O co-criador do projeto quer “mudar o paradigma”: parar de apostar na sobrecarga dos trabalhadores e conseguir “fazer um trabalho melhor, [para que os profissionais de saúde] sejam mais abertos à inovação, consigam implementar novas soluções e consigam ter uma vida saudável”.
“Se o sistema estiver assim, porque é ineficiente, mas não investir em formas de o tornar mais eficiente, então [a crise do SNS] vai continuar a agravar-se”, refere Diogo Silva.
“As pessoas, neste momento, nem têm tempo para parar e pensar como é que as coisas deviam ser diferentes. Então, continuamos a fazer mais do mesmo que já fazíamos. Quando se têm ideias boas, há muitas barreiras para que sejam implementadas.”
Falta “o espaço para criarem, analisarem o que é que está mal e o que é que está bem. Pensarem em soluções e, depois, terem ajuda para implementar”, adianta.
"Uma das coisas que criámos é a academia online, que vamos lançar na próxima semana, em que aí cada pessoa tem uma oportunidade muito mais fácil, porque online é mais acessível, cada um pode fazer individualmente, quando e onde quiser e, portanto, qualquer profissional pode ir lá buscar algumas ideias do que melhorar o seu dia-a-dia", explica ainda o médico.
Com o projeto, o Hospital de Braga conseguiu reduzir a taxa de absentismo. “Começaram pelo serviço de limpeza e alargaram ao resto do hospital. Eles já eram um hospital com um absentismo baixo e ainda conseguiram reduzir mais.”
Como é que se fez isso? “A falar com os profissionais, a perceber qual era a perspetiva deles do absentismo e entender que, quando as pessoas faltam, nunca ninguém está preocupado com elas e que, na prática, a forma de reduzir o absentismo passava pelo hospital preocupar-se com elas”, responde o cocriador do nobox.

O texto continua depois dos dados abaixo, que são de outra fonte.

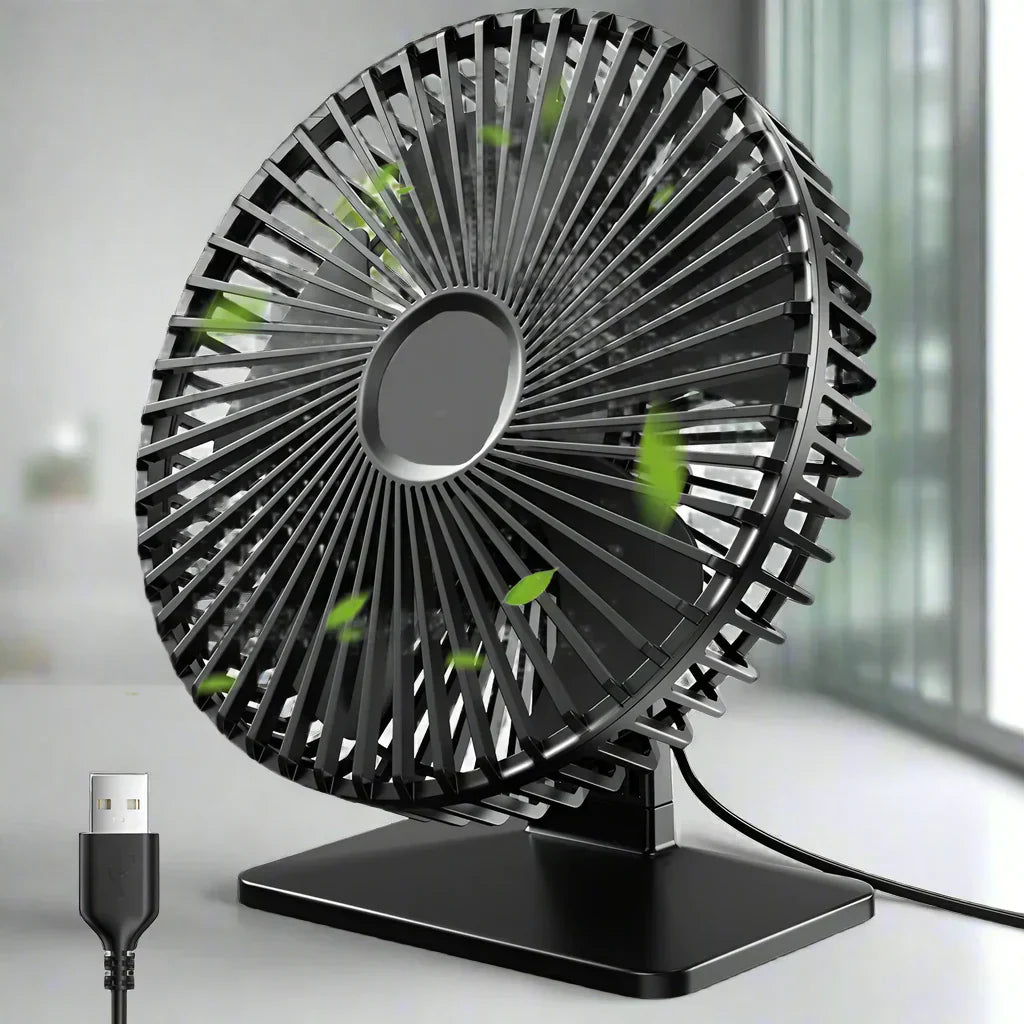 Luna Breeze USB Bordventilator Ultra Stille 4 Hastigheder Hjemmekontor | Lersk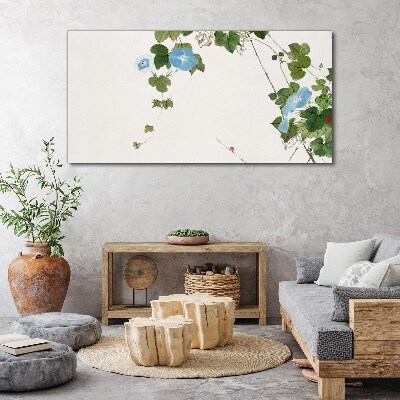 Canvas schilderij Bloemenmotief in delicate tinten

“Numa altura em que se discute que o SNS não precisa de mais dinheiro, mas de mais e melhor gestão, este é um passo fundamental para fazermos esse caminho”, explicam os fundadores do projeto.
A nobox lançou na terça-feira uma nova academia online, iniciativa que conta com cursos “desenhados tendo em conta os problemas reais dos profissionais de saúde no seu dia a dia” e promete ajudar os profissionais a gerir conflitos com mais eficácia, a construir melhores equipas e a proporcionar melhor feedback aos colegas.
“Estas formações foram especificamente construídas para o setor da saúde por profissionais de saúde”, destaca Diogo Silva.
No início, vão ser disponibilizados sete cursos diferentes, “cursos rápidos com exercícios práticos e sempre contextualizados na saúde, para permitir a máxima aplicabilidade à vida real dos profissionais”.
Além da melhorar a capacidade de resposta dos profissionais e das equipas de saúde, o cofundador do projeto acredita que o Serviço Nacional de Saúde (SNS) vai ganhar com esta aposta. “Numa altura em que se discute que o SNS não precisa de mais dinheiro, mas mais e melhor gestão, este é um passo fundamental para fazermos esse caminho”, diz.
“Quem trabalha no SNS sabe que as questões de organização, gestão de equipa e comunicação são fatores de grande insatisfação, frustração e inércia, contribuindo para a cristalização de uma cultura conservadora e aversa ao risco. Só conseguiremos um sistema de saúde mais robusto se apostarmos no desenvolvimento dos profissionais e das suas equipas”, conclui.